No problem man! Runout is the amount of "wobble" of a rotor spinning on a axis. The thickness is the width of the rotor. So you would use a dial indicator to measure the amount of "Wobble" (which by the way can cause your brake to pulsate or have that jerky feeling). The machinist will put it on a brake lathe to make the rotor surfaces parallel and true to each other.
You would use a rotor measuring caliper tool to measure the rotor thickness. If your rotors are "grooved" dued to wear or running the brakes metal to metal, the auto machinist will look for the deepest groove and take a reading to see how much he can machine off to make the braking surface flat and smooth. There is a minimum thickness that rotor can be at. It is usually embossed on the rotor. If the rotor has a minimum thickness specification of 1 inch and the machinist finds a groove that measures .75 of an inch thickness, that rotor needs to be junked. If he should machine that rotor, it will have a thickness of less than 1 inch and it would warp and crack if you put it back on your car. Hope this helps....
You would use a rotor measuring caliper tool to measure the rotor thickness. If your rotors are "grooved" dued to wear or running the brakes metal to metal, the auto machinist will look for the deepest groove and take a reading to see how much he can machine off to make the braking surface flat and smooth. There is a minimum thickness that rotor can be at. It is usually embossed on the rotor. If the rotor has a minimum thickness specification of 1 inch and the machinist finds a groove that measures .75 of an inch thickness, that rotor needs to be junked. If he should machine that rotor, it will have a thickness of less than 1 inch and it would warp and crack if you put it back on your car. Hope this helps....
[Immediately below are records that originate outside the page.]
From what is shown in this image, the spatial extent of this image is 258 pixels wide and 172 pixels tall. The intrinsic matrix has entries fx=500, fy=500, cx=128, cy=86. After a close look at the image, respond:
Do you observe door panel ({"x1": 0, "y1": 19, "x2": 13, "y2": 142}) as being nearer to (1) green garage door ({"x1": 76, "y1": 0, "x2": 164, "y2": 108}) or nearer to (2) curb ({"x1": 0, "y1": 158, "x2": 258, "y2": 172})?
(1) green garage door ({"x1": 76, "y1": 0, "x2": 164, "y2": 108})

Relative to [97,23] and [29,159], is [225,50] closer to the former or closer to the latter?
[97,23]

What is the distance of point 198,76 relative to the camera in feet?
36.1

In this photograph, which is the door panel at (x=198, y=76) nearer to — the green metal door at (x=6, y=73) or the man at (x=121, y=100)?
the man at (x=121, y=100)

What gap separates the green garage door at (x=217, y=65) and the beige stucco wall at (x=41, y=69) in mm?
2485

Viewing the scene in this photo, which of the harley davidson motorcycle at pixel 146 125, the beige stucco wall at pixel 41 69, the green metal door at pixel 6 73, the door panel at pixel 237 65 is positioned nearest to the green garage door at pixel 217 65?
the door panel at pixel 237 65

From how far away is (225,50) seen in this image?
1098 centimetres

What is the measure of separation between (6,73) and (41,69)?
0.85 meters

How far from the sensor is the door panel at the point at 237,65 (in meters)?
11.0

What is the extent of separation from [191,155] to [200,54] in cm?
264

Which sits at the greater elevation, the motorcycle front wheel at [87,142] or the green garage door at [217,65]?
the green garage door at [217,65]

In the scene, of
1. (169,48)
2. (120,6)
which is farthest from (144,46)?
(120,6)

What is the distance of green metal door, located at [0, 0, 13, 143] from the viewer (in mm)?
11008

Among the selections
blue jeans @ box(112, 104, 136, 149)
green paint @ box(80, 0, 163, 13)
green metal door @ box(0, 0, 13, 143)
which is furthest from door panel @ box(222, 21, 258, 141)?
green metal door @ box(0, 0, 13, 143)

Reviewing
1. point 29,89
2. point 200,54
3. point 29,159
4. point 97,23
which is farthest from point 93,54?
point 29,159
Originally Posted by phipark
This makes me think it's the rears.
that said, my rotora slotted front and rear w/ legend calipers setup has warped on me in <15000km, which is roughly 9000miles. the size of the rotor just isn't big enough for these big ass cars.
Well, it was definitely the front rotors. Replaced them with DBA rotors and EBC Greenstuff pads. Also, flushed out the system with ATE Super Blue. Brakes so far are amazing. Feels a little better than my previous setup. Although it's hard to pinpoint which component is making the difference (pads, rotors, fluid).